_Work to do:_
[1] Using the forum thread on CAS calculators, decide whether each statement agrees with it. Answer yes or no for each, quoting the words of the thread that decide it. (a) The CAS solution to Practice Test 3 Section 4 Question 22 returns x=513. (b) The reply to @Plotinus says the divisibility problem was solved at once without a calculator. (c) The PSAT problem gives the parabola's y-intercept as (0,-9).
[2] Transcribe the part of the forum thread on CAS calculators that opens with the words "Usually habit creates" and closes with "find x+y, etc.)".

Usually habit creates the least cognitive load. Students who habitually use CAS for equations may find copying the given equation creates less cognitive load than plugging in multiple answer choices.
Obviously, there other problems for which CAS can be more useful (including grid-ins, linear systems for which you have to find x+y, etc.)
How about this one? Official Practice Test 4, Section 4, Question 25
f(x) = 2x^3 + 6x^2 + 4x
g(x) = x^2 + 3x + 2
The polynomials f(x) and g(x) are defined above. Which of the following polynomials is divisible by
2x + 3?
A) h(x)=f(x)+g(x)
B) p(x)=f(x)+3g(x)
C) r(x)=2f(x)+3g(x)
D) s(x) = 3f(x) + 2g(x)
CAS solution
Define f(x) = 2x^3 + 6x^2 + 4x
Define g(x) = x^2 + 3x + 2
f(x)+g(x) Enter
returns 2x^3+7x^2+7x+2
f(x)+3g(x) Enter
returns (2x+3)(x^2+3x+2)
Practice Test 3 Section 4 Question 33 (grid-in)
(−3x^2 + 5x − 2) − 2(x^2 − 2x − 1)
If the expression above is rewritten in the form ax^2 + bx + c, where a, b, and c are constants, what is the value of b ?
CAS Solution
(−3x^2 + 5x − 2) − 2(x^2 − 2x − 1) Enter
returns 9x - 5x^2
@Plotinus Oh yeah, that was the one I couldn’t immediately figure out without a calculator. But after realizing that f(x) = 2x g(x), it became apparent.
You can also solve that problem by plugging in the answer choices, without a CAS calculator.
Practice Test 3 Section 4 Question 22
The sum of three numbers is 855. One of the numbers, x, is 50% more than the sum of the other two numbers. What is the value of x ?
A) 570 B) 513 C) 214 D) 155
CAS Solution
solve(x+y+z=855
x=(y+z)+.5(y+z), x,y,z) Enter
returns x=513
True, but the point is that some people who can solve this problem with a CAS calculator can’t solve it nearly as quickly or possibly at all without CAS.
CAS can facilitate certain steps in more complicated problems. For example, in Official PSAT Practice Test 1 Section 4 problem 28, we have the graph of a line intersecting a parabola, and have to find the x-coordinate of the point of intersection (v,w) . We are given the vertex (4,19) and the y-intercept (0,3), of the parabola, and two other points on the line (0,-9) and (2,-1).

_Stored data:_
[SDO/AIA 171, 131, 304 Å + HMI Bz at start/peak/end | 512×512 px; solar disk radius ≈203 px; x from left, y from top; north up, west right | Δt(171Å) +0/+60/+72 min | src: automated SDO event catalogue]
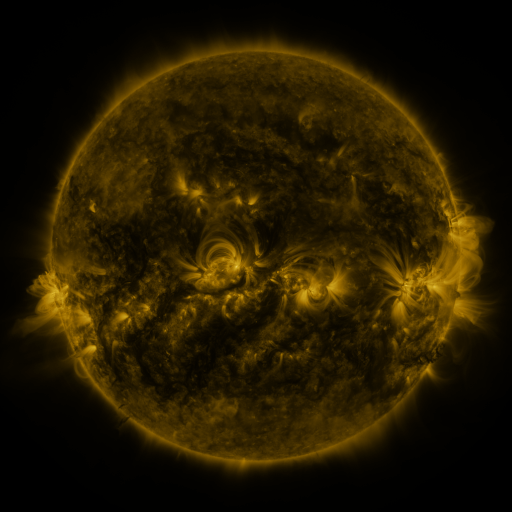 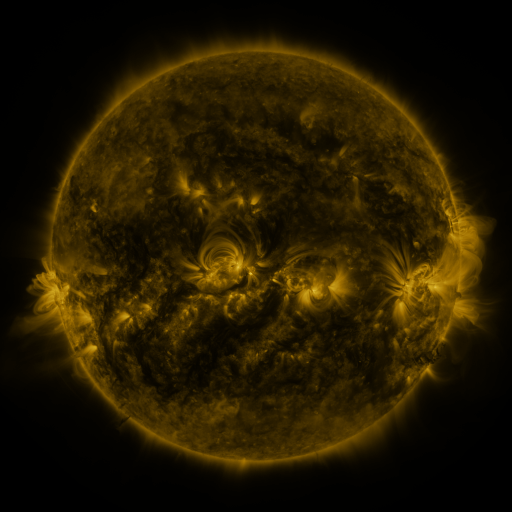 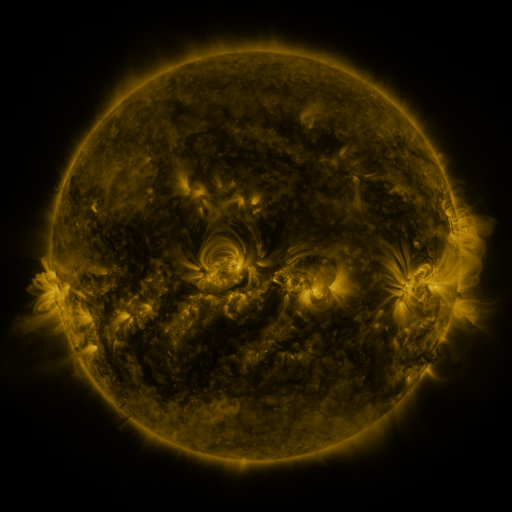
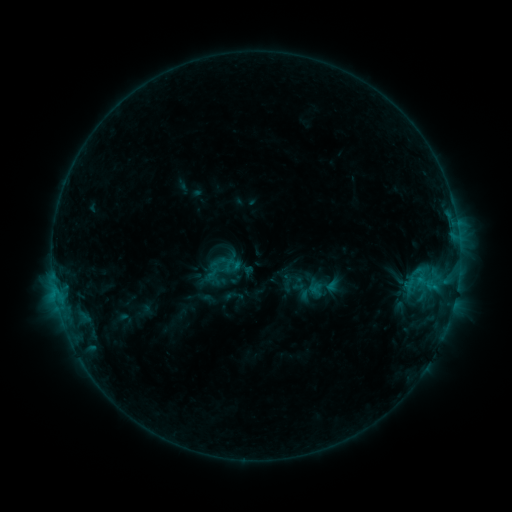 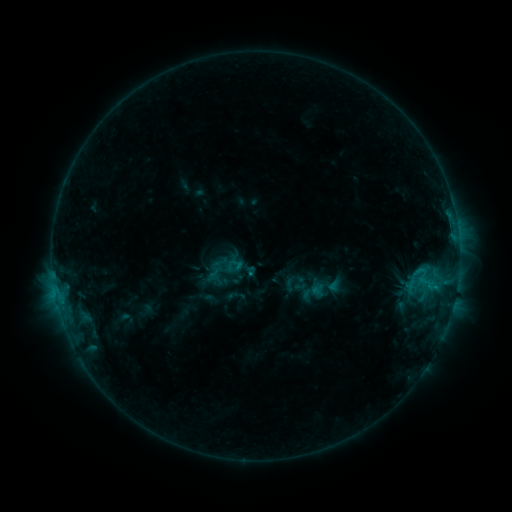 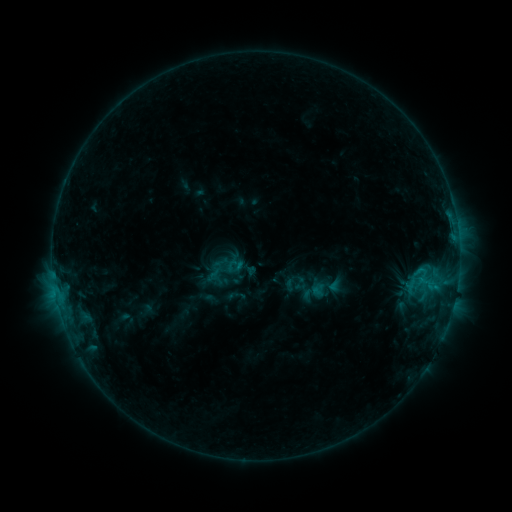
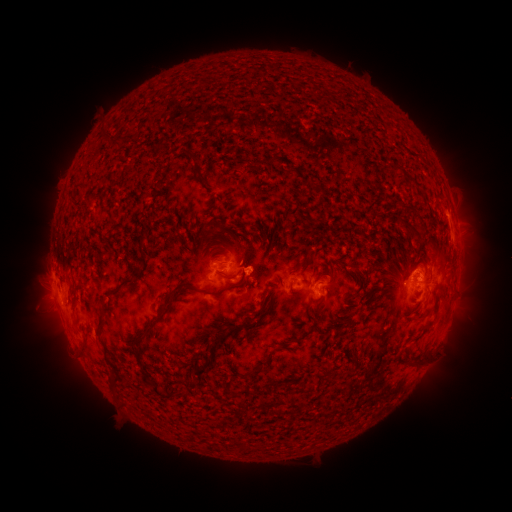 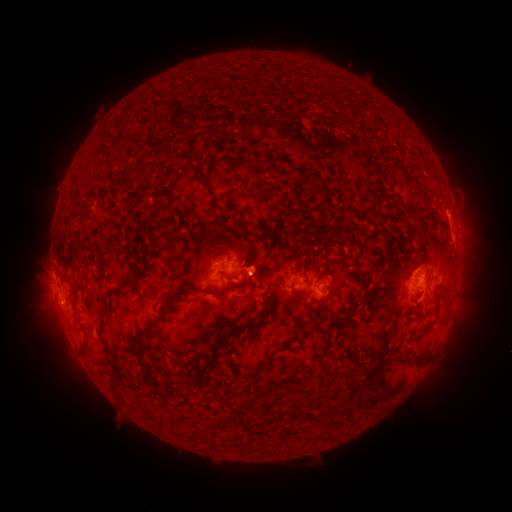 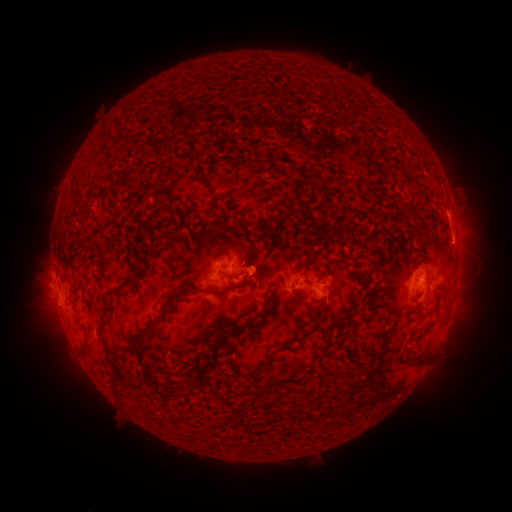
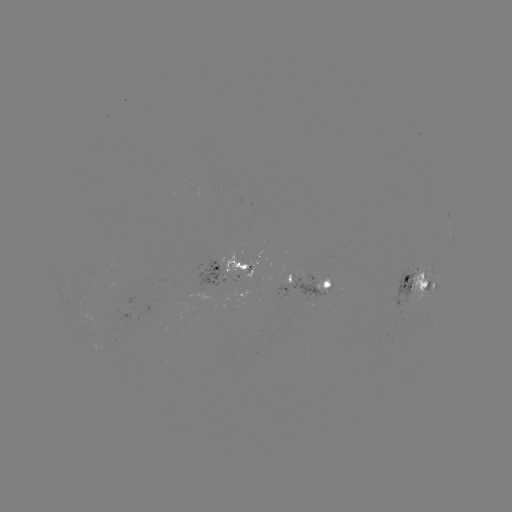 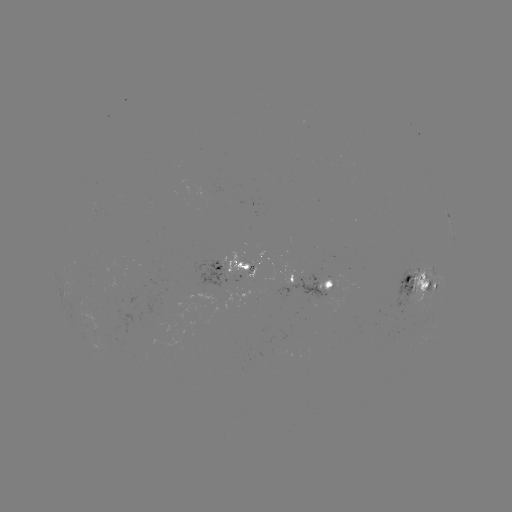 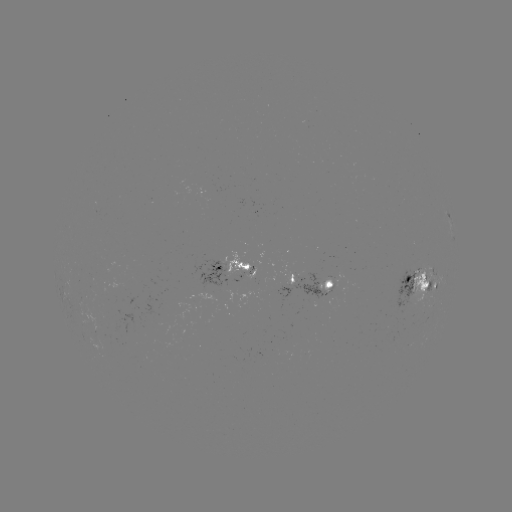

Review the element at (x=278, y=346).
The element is emerging-flux region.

_Task-by-task results:_
[1]
(a) Yes: "returns x=513"
(b) No: "that was the one I couldn’t immediately figure out without a calculator"
(c) No: "the y-intercept (0,3), of the parabola"

[2]
Usually habit creates the least cognitive load. Students who habitually use CAS for equations may find copying the given equation creates less cognitive load than plugging in multiple answer choices.
Obviously, there other problems for which CAS can be more useful (including grid-ins, linear systems for which you have to find x+y, etc.)